“With AI, SIDIAP data can be used to validate risk prediction models and thus work on their implementation in the health system.”
We spoke with Maria Aragón, SIDIAP coordinator, about the evolution of the platform, its impact on research and the challenges that lie ahead..
Let's start from the beginning. You trained as a computer engineer. Were you always clear that you wanted to dedicate yourself to it?
When I was little, I was very good at languages and philosophy; I had a natural aptitude for them. However, my real interest lay in understanding things that presented a personal challenge, such as mechanics and mathematics. Additionally, my older brother had a computer when I was still in school. I struggled with tasks like installing programs, playing games, and connecting to the Internet. As I grew older, I found myself using it to chat with neighbours. So, when it was time to choose a field for high school, I was already leaning towards computer engineering.
How was your arrival at IDIAPJGol and your first contact with SIDIAP?
I was working at the UPC when a colleague told me that there was a computer science position at the Institut. I got interested and, since I really liked databases, when they told me what SIDIAP was, I thought it could be a good fit. And said and done, I started to work as a Data Manager and to understand what Primary Care is under the guidance of Dr. Elorza
How has SIDIAP evolved since you started working?
When I arrived, SIDIAP was very young, there were manual processes and it was not yet widely known internationally. In Spain, and in Europe in general, the search was beginning with real data(Real World Data). Now, the number of research projects with Catalan participation, their level and impact has increased greatly. Thanks to this, the team behind it has also grown, we have improved the documentation we send to researchers and also the technology we use. For example, the data update time has been reduced by half, which is now semiannual. We have also enhanced quality indicators, expanded the sources available for research, and increased our participation in international Common Data Models (CDM).
And what do you think has been your personal contribution?

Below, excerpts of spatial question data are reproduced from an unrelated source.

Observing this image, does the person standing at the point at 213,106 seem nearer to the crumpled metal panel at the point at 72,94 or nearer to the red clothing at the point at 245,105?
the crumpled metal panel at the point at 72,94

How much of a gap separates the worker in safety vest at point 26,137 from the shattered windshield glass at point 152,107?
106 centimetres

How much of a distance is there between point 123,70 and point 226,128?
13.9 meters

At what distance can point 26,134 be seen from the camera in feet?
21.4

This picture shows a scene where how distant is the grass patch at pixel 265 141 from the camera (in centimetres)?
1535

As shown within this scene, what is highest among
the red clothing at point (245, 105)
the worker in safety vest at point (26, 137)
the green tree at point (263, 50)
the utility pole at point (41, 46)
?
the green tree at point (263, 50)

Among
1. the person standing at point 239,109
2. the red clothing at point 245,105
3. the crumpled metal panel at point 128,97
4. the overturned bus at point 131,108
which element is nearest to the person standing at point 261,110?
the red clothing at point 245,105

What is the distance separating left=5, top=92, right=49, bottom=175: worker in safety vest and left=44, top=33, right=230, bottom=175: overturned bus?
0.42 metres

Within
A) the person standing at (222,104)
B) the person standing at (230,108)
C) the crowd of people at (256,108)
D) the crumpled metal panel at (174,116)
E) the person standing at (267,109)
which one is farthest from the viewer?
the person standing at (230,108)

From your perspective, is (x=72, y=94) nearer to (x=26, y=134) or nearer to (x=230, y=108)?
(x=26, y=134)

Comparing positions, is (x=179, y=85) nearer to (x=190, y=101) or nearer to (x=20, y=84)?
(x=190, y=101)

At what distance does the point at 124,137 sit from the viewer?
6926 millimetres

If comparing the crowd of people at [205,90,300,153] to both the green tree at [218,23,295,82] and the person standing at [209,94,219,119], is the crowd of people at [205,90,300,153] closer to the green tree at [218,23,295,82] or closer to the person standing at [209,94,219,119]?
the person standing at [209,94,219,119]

Over the years I consider myself a good translator between research teams and their needs and technicians. On a personal level, I have worked a lot on the automation and optimization of SIDIAP's technological processes, on the national and international visibility of the platform and the team's work, which is much more than just providing data, and on promoting technological projects from home.
Would you highlight any specific study in which SIDIAP has been key to taking great steps forward? SIDIAP data have been used in many different pathology studies that have achieved great impact.
I do especially remember the time-trial projects that were carried out at the beginning and during the COVID-19 pandemic, when we were all confined, where patients were first characterized, then waves and complications were derived and, afterwards, assessed for adverse effects in the vaccines.
However, before and after the pandemic, high-impact studies have been carried out, such as the REGIPREV study, the first project with SIDIAP data in 2011, the APRES, where it was seen that the use of antibiotics in some cases can be counterproductive in terms of resistance, or the 4E, which evaluated the effectiveness of statins in the elderly population.
You can see all the publications with SIDIAP at: https://www.sidiap.org/index.php/ca/activitat.
Are you already applying Artificial Intelligence (AI) in SIDIAP?
Yes, we are currently collaborating with researchers to apply AI algorithms in research projects within Primary Care. We are working on free text (NLP), prediction modeling, and the development of Deep Learning algorithms within databases to ensure pseudo-anonymization.
What challenges do you think AI will allow SIDIAP to achieve?
I think that with AI, and with explainability techniques (XAI), we will be able to find relationships that are not yet preconceived and this makes it very exciting. SIDIAP data could be used to validate risk prediction models and thus work on their implementation in the health system.
Thanks to AI, it will also be much easier to guarantee that the data requested for research is risk-free and thus simplify its access.